Le Monde says judges at the Cour de Cassation are set to rule on March 11th whether seizures of Sarkozy’s agenda and other documents in the course of their probe into the Bettencourt Affair were legal. 

If the court rules the documents seized from Sarkozy, however, they could lead to other investigations being opened on the former head of state. 

Charges that Sarkozy had taken advantage of the L'Oreal heiress when she was too frail to know what she was doing were dropped in October 2013.

But ten other people, including his former campaign treasurer Eric Woerth, have been sent for trial over the allegations that UMP officials were handed envelopes stuffed with cash from the Bettencourt coffers.

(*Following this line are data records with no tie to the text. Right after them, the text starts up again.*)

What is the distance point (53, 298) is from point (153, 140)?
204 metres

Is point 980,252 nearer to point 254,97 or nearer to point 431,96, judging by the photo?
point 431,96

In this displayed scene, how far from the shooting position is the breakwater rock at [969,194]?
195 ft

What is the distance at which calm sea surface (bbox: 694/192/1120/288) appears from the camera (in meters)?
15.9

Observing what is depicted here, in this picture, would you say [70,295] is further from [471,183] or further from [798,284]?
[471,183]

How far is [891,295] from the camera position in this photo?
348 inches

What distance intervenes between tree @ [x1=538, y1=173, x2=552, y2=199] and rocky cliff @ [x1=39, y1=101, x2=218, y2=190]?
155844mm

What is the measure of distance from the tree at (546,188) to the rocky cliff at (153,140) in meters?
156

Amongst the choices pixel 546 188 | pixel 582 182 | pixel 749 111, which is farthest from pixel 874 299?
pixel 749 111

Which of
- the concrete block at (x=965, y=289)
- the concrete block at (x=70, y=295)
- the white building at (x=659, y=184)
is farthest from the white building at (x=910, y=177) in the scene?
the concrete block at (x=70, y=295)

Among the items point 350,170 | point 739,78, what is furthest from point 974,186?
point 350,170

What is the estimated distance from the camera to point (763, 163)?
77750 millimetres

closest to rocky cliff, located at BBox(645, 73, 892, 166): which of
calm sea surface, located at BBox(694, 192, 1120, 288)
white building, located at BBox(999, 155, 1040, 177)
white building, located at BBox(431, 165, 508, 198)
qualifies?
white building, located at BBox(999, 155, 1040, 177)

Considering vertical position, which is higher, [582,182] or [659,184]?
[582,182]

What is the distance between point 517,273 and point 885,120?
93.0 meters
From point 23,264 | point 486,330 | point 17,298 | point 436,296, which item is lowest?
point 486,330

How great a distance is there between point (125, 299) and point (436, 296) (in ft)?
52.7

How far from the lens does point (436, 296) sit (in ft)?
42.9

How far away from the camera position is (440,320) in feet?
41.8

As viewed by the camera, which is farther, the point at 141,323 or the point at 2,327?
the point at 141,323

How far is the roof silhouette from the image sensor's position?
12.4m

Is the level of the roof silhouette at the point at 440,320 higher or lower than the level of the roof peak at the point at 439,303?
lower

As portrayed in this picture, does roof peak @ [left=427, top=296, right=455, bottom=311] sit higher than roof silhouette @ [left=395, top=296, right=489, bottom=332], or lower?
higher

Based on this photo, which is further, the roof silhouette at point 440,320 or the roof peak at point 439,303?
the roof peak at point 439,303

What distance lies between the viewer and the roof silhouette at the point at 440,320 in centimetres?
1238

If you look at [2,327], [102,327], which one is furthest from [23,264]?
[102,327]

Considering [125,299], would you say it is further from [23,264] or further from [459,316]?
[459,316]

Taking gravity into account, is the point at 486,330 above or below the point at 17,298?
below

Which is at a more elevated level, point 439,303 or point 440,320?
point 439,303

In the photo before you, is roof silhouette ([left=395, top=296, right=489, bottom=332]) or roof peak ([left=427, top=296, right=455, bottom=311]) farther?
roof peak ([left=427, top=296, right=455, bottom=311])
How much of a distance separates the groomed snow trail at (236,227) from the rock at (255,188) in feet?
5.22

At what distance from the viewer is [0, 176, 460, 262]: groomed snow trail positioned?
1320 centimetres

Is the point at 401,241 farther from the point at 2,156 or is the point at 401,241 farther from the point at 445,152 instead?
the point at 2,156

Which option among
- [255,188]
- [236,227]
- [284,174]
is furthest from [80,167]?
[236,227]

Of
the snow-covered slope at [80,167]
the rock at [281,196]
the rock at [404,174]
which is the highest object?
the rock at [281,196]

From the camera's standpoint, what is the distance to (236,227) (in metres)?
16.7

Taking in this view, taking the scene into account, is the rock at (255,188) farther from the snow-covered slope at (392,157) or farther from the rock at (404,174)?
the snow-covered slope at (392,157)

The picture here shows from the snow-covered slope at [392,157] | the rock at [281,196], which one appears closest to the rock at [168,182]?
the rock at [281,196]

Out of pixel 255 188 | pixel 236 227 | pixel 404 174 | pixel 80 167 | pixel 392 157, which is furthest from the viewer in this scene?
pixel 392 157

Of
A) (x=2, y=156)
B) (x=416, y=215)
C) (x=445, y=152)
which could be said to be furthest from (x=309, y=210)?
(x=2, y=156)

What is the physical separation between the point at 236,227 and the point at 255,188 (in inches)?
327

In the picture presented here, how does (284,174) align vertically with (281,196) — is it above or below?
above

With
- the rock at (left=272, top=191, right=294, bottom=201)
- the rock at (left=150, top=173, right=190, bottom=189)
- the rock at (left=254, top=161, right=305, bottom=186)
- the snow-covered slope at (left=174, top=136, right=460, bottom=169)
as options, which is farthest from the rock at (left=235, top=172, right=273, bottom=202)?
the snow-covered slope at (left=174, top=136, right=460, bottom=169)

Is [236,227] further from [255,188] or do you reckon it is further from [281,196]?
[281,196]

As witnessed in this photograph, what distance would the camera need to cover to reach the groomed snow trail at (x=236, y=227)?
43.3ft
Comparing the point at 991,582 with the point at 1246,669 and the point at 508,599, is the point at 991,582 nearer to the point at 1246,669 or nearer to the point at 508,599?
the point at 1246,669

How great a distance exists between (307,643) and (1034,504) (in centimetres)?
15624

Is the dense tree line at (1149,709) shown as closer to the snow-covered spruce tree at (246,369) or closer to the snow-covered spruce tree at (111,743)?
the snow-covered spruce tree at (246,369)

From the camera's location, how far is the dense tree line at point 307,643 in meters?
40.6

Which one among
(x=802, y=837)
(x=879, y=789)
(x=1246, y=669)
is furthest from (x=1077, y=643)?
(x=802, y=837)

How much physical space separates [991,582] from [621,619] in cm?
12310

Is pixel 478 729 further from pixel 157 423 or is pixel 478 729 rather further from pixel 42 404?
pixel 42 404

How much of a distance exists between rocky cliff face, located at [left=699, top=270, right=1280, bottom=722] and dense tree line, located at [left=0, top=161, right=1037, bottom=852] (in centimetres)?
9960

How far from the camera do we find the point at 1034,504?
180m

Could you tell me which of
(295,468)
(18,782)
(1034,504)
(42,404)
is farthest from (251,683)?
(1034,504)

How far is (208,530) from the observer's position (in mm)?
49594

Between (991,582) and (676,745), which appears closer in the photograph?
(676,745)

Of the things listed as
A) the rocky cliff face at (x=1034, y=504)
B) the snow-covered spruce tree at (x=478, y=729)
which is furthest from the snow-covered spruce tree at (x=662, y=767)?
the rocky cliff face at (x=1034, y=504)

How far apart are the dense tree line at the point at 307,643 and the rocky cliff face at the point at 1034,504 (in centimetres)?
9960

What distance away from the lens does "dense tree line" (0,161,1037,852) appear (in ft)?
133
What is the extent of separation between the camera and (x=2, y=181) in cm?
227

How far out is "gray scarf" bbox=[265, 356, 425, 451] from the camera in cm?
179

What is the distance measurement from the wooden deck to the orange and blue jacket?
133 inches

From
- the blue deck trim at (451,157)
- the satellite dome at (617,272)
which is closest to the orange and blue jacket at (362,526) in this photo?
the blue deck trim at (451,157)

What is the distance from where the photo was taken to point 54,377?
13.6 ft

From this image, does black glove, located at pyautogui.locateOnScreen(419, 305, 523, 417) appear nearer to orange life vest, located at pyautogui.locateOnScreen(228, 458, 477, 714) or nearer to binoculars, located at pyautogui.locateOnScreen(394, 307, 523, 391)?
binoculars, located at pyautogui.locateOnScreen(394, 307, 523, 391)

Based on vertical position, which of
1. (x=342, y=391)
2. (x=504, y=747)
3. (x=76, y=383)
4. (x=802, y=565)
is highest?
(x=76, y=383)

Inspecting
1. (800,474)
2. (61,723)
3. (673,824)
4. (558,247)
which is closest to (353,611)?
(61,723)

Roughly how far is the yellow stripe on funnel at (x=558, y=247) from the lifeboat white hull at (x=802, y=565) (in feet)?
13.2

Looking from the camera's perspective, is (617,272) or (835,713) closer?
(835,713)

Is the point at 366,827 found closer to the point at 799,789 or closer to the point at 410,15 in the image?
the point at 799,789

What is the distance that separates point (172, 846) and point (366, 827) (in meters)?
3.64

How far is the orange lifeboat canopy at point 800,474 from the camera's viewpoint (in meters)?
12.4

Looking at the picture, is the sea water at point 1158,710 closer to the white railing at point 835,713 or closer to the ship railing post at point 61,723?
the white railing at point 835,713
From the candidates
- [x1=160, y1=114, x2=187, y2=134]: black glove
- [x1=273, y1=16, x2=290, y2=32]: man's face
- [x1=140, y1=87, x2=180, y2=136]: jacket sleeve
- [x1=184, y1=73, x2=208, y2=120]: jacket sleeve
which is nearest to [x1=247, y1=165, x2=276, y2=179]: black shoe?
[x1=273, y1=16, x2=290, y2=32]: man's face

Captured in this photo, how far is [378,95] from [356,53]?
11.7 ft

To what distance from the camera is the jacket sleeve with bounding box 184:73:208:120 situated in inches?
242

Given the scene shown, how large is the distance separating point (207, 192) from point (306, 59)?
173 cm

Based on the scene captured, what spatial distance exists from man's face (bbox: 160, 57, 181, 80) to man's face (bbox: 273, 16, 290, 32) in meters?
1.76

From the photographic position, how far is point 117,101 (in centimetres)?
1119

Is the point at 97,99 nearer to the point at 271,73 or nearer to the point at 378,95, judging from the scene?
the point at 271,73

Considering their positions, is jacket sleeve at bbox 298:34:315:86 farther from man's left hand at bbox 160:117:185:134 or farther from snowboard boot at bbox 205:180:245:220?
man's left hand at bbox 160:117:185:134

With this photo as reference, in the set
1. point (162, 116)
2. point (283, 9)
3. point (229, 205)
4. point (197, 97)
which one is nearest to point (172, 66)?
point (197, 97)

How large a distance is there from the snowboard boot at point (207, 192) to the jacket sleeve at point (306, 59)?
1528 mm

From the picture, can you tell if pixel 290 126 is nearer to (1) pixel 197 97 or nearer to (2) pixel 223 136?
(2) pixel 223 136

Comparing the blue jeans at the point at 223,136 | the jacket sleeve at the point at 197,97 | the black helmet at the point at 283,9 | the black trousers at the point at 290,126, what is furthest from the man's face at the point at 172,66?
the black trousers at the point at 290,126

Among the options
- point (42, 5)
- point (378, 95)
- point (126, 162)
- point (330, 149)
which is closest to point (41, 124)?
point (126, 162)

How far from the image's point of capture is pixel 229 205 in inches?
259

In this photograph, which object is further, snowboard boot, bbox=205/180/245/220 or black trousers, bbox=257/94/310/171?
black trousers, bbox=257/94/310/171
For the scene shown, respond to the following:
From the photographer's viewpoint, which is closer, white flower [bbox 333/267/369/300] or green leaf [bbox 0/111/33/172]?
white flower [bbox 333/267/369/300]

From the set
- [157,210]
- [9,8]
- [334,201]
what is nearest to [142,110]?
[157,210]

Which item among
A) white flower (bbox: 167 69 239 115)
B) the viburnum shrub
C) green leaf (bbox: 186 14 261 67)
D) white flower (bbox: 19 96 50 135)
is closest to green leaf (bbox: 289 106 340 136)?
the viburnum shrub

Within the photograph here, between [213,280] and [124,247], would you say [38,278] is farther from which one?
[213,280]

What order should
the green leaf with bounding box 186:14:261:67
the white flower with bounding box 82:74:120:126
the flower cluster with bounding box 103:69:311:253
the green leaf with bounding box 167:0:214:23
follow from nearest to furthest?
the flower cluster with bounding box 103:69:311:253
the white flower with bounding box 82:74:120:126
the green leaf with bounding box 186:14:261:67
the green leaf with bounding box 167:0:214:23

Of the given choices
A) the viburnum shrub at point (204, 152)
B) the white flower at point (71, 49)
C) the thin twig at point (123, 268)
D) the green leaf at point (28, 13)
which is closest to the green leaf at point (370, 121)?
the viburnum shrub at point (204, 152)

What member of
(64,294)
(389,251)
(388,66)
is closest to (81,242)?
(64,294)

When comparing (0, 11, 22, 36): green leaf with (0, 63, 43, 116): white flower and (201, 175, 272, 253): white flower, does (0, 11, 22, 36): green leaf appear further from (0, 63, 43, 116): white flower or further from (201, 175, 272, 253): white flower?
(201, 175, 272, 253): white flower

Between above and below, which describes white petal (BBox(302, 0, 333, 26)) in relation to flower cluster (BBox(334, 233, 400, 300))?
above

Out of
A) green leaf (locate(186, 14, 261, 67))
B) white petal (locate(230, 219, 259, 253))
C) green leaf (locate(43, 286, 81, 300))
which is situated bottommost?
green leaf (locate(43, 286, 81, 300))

The ruling on the handling of the Bettencourt case is crucial because it has the potential to wreck investigators' attempts to build a case over the payout Tapie received from the state in connection with the collapse of the Credit Lyonnais bank.

Sarkozy is suspected of having rigged a dispute-settlement procedure to ensure Tapie got the cash as a thank-you for the tycoon, previously a Socialist minister, supporting him in the 2007 election.

According to Le Monde, the diaries are crucial to the case against Sarkozy because they show how close he was to Tapie, who has several corruption convictions, including one for match-fixing when he was the boss of Olympique Marseille football club.

If the diaries are ruled to have been seized illegally in the Bettencourt case they will also become inadmissible as evidence in the Tapie affair.

The latest Sarkozy developments came two days after an unrelated scandal erupted with the revelation that private conversations and meetings he had while president had been secretly recorded by a close aide.

The former president's request for an emergency injunction against further publication of the content of the tapes will be heard by a court on Monday.

The extracts published so far have included some mildly embarrassing material -- aides referring to Sarkozy as "the dwarf" for example - but nothing explosive.

Sarkozy has been embroiled in various scandals since he left office in 2012. This latest affair if proven, may put an end to his hopes of making a comeback in 2017.